# ARTICLE
=-=-=-=-=
CTET 2015 paper 2 Solved mathematics question paper - february

New :  10 most repeated math question types in CTET

  (Right answers are highlighted in yellow)

Q31. Place of mathematics education in the curricular framework is positioned on twin concerns:

1.       What mathematics  education can do to improve the score of students summative examination and how it can help to choose right stream in higher classes
2.      What mathematics educationcan do to improve communication skills of every child and how it can make them employable agter school
3.      What mathematics education can do to engage the mind of every student and how it can strengthen the student’s resources
4.      What mathematics can do to retain every child in school and how it can help them to be self-dependent

Q32. LCM of 22, 54,135 and 198 is

1.       2² x 3³ x 5 x 11
2.      2 x 3³ x 5 x 11
3.      2² x 3² x 5 x 11
4.      2³ x 3² x 5 x 11

Solution:

2	22	54	135	198
3	11	27	135	99
3	11	9	45	11
3	11	3	15	11
5	11	1	5	11
11	11	1	1	11
	1	1	1	1

 

Q33. In class VI, in the unit of ‘ Understanding Quadrilateral’ , important result related to angle-sum property of quadrilaterals are introduced using paper folding activity followed by the exercise based on these properties.
=-=-=-=-=
Dataset rows:
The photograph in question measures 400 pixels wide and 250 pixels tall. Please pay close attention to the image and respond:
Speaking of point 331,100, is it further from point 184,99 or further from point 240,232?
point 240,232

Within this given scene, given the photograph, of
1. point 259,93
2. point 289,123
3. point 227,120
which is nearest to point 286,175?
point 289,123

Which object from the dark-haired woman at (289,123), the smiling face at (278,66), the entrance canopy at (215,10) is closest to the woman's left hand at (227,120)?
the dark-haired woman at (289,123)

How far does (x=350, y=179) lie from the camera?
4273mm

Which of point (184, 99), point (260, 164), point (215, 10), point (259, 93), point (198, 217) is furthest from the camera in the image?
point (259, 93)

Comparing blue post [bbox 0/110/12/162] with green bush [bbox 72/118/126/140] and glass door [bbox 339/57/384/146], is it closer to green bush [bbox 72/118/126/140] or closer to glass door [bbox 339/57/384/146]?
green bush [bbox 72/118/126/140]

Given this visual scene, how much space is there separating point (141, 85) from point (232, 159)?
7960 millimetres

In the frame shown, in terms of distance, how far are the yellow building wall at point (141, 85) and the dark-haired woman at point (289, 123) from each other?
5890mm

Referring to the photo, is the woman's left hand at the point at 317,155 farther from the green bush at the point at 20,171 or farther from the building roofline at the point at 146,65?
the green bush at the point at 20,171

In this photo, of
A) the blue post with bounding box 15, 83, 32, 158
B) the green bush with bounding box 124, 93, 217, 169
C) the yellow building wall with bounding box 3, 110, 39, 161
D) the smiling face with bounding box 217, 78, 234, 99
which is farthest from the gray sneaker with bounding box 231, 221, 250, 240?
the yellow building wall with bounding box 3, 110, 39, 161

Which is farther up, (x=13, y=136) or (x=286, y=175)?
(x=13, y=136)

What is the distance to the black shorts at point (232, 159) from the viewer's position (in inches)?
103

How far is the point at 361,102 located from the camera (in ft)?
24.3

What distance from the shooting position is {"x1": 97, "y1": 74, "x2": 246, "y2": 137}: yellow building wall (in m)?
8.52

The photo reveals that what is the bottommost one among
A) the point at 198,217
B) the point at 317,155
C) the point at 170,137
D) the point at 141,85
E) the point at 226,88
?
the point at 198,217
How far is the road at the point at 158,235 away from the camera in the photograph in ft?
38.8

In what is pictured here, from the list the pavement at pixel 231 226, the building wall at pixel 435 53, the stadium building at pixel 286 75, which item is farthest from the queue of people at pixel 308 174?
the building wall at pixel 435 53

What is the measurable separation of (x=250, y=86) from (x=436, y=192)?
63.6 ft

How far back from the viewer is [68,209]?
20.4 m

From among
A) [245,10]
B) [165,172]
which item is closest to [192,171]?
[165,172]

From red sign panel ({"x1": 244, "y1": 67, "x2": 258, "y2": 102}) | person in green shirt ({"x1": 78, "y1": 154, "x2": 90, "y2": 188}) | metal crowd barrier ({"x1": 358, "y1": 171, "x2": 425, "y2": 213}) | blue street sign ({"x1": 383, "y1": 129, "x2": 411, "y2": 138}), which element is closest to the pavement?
=-=-=-=-=
# SET EXERCISE
Transcribe the passage of the CTET mathematics paper starting with "CTET 2015 paper" and going on through "highlighted in yellow)".

# TASK RESULT
CTET 2015 paper 2 Solved mathematics question paper - february

New :  10 most repeated math question types in CTET

  (Right answers are highlighted in yellow)